Copy the material below word for word, from the line with "From the group" through the end of the material, both ends included. Leave the pictures out of your copy.

— start —

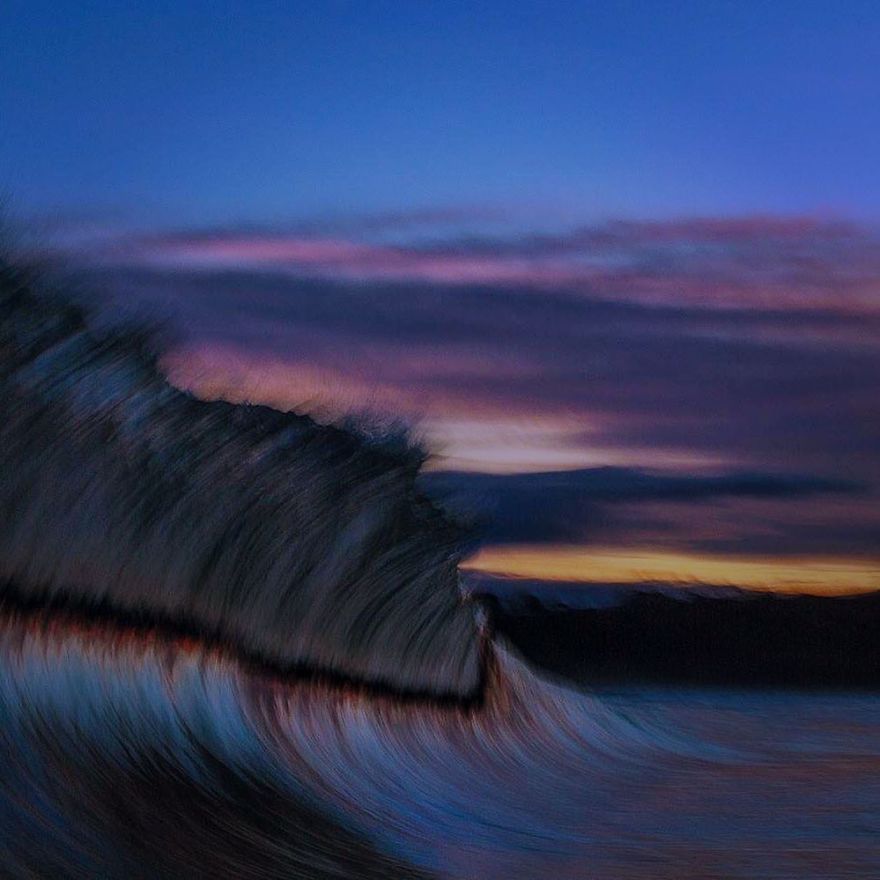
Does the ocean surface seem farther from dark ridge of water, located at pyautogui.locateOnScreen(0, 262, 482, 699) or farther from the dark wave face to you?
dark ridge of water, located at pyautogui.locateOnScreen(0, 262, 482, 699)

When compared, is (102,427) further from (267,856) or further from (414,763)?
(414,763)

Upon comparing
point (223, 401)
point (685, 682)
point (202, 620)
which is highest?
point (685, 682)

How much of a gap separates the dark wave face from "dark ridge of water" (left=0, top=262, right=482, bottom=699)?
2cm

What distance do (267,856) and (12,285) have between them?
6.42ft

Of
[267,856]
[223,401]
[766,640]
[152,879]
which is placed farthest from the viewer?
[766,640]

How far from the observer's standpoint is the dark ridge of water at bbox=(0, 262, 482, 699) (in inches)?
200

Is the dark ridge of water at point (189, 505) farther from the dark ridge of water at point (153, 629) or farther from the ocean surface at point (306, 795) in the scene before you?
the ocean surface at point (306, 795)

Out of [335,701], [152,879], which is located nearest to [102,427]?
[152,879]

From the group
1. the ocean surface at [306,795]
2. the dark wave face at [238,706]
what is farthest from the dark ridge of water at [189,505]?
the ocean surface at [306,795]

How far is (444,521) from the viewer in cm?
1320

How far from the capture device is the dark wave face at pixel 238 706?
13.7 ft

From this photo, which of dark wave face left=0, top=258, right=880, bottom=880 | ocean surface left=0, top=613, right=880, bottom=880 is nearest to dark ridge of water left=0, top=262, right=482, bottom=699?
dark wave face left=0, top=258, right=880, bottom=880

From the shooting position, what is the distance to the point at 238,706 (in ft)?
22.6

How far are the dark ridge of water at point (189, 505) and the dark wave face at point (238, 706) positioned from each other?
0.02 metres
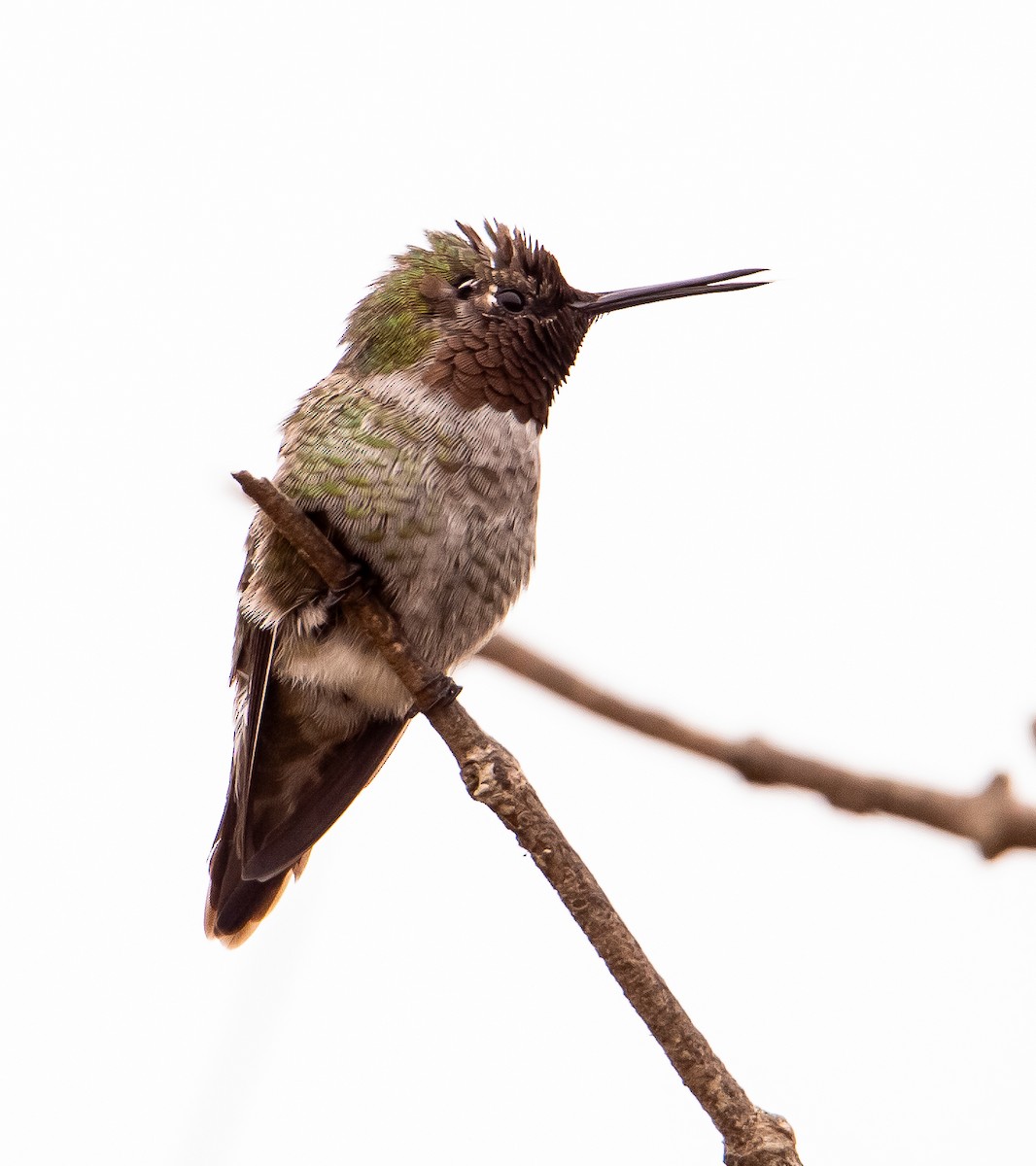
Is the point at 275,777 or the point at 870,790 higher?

— end —

Response below:
From the group
1. the ocean surface at [306,795]
2. the dark wave face at [238,706]
what is farthest from the dark ridge of water at [189,505]?
the ocean surface at [306,795]

How far is (444,521) from the viewer in cm?
1320

How far from the capture device is the dark wave face at pixel 238 706?
13.7 ft

From this photo, which of dark wave face left=0, top=258, right=880, bottom=880 | ocean surface left=0, top=613, right=880, bottom=880 is nearest to dark ridge of water left=0, top=262, right=482, bottom=699?
dark wave face left=0, top=258, right=880, bottom=880

From the shooting position, what is the distance to the point at 238,706 (in ft)?
22.6

How far are the dark ridge of water at point (189, 505) and the dark wave face at point (238, 706) positioned from each other?
0.02 metres
Is the point at 275,777 or the point at 870,790 higher?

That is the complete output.